Marie Jungs Darstellung der Marie lebte von der natürlichen Unschuld der Figur. Sie, ebenfalls ein schlichtes Geschöpf, suchte einfach nur die schönen Momente im Leben. So erlag sie, ohne sich einer wirklichen Schuld bewusst zu sein, dem feschen Tambourmajor. Stefan Hunstein spielte den Macho nicht, sondern behauptete ihn. Und man glaubte ihm. Sein Lachen, seine Haltung, das Knöpfen seiner Uniform waren Rituale, die den Vorsteher der Musikkapelle zu einem selbsternannten, unerschütterlichen Gott hochstilisierten. Olliver Mallison gab den einzigen Freund Woyzecks, Andres.
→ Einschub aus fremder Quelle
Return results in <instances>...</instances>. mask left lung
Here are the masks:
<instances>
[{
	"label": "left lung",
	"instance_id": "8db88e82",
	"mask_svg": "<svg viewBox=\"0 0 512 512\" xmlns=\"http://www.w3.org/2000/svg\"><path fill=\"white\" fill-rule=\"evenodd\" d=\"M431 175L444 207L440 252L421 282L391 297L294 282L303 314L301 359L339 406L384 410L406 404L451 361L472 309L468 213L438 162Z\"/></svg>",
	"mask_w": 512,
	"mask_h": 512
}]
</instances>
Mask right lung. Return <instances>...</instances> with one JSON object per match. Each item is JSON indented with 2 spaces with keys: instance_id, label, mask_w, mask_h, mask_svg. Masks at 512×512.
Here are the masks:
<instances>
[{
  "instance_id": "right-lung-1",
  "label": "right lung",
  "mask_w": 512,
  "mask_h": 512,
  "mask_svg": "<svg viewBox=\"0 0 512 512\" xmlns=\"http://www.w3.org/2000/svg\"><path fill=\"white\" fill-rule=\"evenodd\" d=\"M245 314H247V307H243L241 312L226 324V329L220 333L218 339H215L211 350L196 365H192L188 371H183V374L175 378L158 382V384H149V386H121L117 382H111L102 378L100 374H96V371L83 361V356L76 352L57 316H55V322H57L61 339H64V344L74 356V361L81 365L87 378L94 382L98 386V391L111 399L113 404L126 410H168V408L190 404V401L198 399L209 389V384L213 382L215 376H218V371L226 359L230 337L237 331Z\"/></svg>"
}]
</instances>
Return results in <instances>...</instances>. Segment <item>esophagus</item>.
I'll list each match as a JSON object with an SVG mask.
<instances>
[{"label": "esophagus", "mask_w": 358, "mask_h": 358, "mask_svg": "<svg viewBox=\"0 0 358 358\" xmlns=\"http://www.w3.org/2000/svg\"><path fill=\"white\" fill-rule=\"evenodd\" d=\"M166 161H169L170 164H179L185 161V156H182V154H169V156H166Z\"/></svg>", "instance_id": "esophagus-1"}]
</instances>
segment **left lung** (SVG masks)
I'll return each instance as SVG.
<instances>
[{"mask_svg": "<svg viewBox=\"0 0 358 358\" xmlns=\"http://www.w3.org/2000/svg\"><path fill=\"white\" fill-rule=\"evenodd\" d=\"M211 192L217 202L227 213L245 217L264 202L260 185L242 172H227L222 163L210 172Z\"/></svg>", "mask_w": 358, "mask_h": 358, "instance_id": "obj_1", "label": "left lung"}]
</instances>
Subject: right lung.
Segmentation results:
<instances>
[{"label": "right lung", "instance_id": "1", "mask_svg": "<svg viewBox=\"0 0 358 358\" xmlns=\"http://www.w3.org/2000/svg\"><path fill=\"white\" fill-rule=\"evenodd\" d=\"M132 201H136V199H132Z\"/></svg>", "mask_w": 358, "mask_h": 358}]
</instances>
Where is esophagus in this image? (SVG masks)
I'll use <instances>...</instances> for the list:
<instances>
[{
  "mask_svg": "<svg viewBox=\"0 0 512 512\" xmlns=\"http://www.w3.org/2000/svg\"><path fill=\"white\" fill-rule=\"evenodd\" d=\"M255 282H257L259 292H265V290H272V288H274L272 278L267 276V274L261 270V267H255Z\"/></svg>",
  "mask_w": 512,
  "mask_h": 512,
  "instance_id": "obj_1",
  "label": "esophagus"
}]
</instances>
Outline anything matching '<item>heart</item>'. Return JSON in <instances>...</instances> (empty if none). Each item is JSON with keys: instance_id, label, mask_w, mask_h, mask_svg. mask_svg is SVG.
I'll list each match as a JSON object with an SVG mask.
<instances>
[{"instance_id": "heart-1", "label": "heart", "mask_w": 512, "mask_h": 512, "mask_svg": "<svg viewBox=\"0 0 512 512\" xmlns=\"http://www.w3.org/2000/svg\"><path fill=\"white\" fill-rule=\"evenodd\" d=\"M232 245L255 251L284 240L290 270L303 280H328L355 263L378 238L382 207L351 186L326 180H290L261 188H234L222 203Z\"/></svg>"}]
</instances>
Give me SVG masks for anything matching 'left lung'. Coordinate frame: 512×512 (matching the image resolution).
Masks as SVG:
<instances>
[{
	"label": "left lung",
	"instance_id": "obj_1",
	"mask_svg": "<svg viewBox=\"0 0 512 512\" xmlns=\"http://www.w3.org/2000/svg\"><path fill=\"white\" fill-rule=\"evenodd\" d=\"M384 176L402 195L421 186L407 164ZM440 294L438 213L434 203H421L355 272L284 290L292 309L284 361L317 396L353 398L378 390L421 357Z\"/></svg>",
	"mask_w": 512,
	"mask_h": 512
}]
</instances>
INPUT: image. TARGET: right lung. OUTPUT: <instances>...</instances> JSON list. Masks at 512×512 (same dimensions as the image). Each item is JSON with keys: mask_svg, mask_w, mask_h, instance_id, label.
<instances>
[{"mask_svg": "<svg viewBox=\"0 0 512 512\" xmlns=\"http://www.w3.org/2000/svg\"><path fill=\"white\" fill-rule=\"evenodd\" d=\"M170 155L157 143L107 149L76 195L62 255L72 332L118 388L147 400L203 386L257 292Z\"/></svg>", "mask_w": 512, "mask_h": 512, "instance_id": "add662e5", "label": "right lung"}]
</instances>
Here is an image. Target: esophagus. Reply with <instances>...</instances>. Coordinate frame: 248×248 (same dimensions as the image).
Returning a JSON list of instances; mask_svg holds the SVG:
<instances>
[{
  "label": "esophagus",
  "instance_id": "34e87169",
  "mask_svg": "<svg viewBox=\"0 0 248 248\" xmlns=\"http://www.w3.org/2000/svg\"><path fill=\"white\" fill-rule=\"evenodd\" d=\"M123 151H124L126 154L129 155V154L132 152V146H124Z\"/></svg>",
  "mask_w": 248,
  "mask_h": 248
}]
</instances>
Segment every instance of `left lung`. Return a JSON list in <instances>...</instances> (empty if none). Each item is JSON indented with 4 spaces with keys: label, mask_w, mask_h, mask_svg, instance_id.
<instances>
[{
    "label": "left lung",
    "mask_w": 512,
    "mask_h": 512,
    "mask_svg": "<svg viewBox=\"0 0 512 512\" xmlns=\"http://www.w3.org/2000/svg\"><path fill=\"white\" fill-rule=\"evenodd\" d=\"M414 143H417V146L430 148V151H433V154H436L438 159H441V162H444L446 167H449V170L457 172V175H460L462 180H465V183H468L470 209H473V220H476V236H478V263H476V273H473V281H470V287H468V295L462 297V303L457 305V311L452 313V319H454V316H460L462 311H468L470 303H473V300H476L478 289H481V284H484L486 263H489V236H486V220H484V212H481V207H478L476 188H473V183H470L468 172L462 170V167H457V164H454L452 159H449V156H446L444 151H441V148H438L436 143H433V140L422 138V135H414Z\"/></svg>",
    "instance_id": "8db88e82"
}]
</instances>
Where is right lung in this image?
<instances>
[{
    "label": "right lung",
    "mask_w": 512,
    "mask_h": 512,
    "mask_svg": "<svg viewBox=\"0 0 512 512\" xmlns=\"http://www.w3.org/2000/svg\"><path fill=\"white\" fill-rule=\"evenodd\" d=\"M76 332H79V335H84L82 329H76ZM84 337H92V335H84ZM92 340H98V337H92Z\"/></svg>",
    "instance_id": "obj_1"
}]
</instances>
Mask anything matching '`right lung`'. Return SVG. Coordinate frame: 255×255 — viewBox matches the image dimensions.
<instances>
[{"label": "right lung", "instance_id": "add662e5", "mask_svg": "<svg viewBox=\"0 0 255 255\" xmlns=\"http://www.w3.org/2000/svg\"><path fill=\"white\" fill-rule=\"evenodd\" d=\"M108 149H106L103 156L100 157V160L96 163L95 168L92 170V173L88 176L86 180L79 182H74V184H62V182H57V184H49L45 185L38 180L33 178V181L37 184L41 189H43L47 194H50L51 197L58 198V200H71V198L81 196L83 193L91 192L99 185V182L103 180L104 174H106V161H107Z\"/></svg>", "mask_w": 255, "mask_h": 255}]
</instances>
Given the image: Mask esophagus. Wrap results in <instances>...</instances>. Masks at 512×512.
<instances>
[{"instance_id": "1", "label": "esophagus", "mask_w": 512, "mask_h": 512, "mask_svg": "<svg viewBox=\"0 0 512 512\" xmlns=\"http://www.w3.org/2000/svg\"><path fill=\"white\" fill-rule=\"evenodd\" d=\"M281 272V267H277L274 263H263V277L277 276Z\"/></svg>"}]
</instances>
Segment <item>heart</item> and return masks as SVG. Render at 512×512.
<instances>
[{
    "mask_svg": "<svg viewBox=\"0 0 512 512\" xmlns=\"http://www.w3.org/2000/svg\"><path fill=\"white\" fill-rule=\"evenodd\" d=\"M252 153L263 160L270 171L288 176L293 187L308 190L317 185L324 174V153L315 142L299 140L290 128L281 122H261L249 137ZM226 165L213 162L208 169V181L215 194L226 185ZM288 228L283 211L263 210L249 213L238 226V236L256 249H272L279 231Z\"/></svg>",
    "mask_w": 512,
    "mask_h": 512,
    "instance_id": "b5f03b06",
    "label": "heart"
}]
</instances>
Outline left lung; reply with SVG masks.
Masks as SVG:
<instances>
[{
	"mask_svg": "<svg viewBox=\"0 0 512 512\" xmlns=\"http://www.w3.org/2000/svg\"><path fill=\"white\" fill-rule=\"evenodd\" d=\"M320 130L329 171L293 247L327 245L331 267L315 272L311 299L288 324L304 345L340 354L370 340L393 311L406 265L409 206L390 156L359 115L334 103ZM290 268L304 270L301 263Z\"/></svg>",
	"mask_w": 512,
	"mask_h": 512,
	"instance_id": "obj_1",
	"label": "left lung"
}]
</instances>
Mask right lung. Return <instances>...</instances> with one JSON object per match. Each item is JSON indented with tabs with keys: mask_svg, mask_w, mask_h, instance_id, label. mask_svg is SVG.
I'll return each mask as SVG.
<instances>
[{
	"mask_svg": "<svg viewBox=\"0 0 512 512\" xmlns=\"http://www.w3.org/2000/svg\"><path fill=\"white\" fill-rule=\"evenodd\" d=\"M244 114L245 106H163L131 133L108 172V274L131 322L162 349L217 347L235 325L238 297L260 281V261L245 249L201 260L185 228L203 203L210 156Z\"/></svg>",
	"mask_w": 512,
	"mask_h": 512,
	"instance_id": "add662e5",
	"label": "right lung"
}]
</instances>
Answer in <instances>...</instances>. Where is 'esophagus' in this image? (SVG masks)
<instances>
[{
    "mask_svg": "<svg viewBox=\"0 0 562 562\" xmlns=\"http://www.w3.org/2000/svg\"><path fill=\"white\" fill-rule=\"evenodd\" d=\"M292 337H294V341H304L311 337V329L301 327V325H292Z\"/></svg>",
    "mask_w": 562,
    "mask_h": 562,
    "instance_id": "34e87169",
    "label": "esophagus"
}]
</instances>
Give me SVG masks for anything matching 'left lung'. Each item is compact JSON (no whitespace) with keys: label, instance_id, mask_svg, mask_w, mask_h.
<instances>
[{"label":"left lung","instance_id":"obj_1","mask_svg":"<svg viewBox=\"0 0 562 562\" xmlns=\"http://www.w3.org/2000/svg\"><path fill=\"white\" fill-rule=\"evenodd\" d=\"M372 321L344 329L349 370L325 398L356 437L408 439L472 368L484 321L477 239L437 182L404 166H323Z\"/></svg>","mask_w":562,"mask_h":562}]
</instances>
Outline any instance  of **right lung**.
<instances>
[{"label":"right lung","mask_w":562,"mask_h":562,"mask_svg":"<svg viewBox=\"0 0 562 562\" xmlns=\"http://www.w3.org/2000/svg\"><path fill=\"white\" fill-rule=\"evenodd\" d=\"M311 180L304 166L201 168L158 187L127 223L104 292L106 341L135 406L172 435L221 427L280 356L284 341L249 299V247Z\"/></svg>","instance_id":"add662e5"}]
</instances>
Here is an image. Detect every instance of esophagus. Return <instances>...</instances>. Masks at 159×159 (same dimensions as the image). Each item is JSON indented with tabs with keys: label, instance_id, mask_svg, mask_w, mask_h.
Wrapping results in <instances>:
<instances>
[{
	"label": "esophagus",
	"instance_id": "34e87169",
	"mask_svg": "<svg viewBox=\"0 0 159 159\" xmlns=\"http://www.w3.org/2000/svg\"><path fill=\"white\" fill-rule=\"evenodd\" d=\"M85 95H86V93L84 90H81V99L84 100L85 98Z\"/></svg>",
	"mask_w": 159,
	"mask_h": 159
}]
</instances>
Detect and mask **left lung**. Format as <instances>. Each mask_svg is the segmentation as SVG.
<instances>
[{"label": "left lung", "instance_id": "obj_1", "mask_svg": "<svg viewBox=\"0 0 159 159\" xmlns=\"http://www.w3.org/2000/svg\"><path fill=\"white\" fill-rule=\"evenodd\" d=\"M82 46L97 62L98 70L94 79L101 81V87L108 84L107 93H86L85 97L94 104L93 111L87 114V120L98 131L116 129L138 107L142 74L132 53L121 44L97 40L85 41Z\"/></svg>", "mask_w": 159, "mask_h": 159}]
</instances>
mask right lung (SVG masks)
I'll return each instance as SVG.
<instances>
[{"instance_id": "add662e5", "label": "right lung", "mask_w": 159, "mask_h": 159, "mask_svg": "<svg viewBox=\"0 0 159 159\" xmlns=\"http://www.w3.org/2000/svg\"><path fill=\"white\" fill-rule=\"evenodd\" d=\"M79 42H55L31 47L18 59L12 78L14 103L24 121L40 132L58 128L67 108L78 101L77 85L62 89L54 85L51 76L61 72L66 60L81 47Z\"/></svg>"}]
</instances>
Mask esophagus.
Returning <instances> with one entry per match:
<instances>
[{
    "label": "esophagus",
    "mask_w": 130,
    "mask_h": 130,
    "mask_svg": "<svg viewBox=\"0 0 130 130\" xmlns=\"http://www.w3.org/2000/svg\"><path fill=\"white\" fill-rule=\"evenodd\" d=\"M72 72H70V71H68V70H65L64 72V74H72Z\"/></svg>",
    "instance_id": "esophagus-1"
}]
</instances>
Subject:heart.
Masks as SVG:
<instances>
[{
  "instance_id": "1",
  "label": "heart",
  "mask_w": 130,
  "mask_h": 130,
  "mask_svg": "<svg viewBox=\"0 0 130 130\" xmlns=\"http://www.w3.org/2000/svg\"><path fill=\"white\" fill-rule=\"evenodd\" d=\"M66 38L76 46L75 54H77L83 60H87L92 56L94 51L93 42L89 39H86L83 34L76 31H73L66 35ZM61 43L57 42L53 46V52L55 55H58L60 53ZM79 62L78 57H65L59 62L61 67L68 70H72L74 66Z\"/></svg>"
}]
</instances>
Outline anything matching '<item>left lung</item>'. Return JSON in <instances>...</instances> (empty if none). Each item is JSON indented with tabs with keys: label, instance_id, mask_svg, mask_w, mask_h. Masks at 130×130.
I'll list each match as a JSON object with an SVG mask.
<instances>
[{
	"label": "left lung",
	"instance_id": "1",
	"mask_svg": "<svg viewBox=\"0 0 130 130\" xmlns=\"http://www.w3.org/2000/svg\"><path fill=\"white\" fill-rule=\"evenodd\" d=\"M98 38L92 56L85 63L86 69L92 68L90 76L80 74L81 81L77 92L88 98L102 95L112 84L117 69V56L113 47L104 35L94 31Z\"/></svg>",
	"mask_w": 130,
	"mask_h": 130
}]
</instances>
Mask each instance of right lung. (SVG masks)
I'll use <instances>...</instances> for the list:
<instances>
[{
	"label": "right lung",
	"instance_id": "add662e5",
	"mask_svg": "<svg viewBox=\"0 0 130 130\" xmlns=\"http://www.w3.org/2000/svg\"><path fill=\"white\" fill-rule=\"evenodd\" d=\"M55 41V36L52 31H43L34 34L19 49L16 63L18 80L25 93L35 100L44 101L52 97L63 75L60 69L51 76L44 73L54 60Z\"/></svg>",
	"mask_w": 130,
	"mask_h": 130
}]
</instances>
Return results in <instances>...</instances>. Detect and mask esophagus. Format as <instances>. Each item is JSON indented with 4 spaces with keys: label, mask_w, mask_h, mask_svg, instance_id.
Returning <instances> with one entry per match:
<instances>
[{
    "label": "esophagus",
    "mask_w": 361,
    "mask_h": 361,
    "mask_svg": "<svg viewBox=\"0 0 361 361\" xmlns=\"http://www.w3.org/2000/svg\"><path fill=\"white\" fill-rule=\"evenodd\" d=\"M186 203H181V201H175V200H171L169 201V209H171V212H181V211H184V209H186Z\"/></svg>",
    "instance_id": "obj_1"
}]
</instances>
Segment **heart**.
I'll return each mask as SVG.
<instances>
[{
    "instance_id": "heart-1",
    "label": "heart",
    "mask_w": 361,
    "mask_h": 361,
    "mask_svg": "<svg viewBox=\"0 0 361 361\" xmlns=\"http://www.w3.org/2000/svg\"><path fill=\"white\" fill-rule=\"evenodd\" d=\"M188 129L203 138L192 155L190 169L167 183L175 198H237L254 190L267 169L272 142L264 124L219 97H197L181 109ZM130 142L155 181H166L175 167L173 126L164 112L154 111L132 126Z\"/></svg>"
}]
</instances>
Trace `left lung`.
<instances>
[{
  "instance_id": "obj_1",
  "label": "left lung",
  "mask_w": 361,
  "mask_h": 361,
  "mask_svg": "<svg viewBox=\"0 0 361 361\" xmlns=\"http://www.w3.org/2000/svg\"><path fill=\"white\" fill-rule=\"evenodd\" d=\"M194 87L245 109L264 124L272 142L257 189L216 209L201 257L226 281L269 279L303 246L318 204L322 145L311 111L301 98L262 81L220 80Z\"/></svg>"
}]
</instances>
Mallison gestaltete nicht den seelenverwandten, mitleidenden Genossen, sondern einen Mann, den das Leben in dieselbe Reihe mit Woyzeck gestellt hatte. Er war den selben Schlägen ausgesetzt. Was liegt da näher, als sich im Leid zu verbünden. Dadurch wird es leichter. Mallisons Andres zeigte nur begrenzt Mitgefühl, gab sich nicht selbst auf und forderte auch schon mal sein Recht auf sich selbst ein. Diese Sicht auf die Figur war sehr wohltuend, liegt doch besonders hier die Neigung zum säuselnden Kitsch nahe: „Ich hat einen Kameraden, ...“

Stefan Merkis Hauptmann war gleichsam nicht nur auf den tumben Militär reduziert, der die blödsinnigsten Theorien ausschwitzen darf, nur weil sein Dienstgrad und -rang keinen Widerspruch duldet. Es war ein Mann, der zwar Angst vor Hast hatte (Was sollte er mit der gewonnen Zeit schließlich auch anfangen?), der bei Merki aber dennoch ein Umtriebiger war. Das verlieh der Figur etwas Unentschiedenes. Allzu oft wird diese Figur, auch um die Komik zu forcieren, sehr zweidimensional angelegt. Nicht so in dieser Inszenierung, die der Figur mehr Raum als üblich gab. Gleiches galt für Tobias Hagge, der den Doktor stimmgewaltig und mit starker physischer Präsenz gestaltete. Gern lockern Regisseure die Schwere des Stückes mit diesen beiden Rollen auf. Doch wenn man sich ernsthaft dem Wesen des Menschen Woyzeck nähern will, sollte man dabei nicht vergessen, dass auch diese beiden Figuren menschliche Wesen sind und respektiert werden wollen.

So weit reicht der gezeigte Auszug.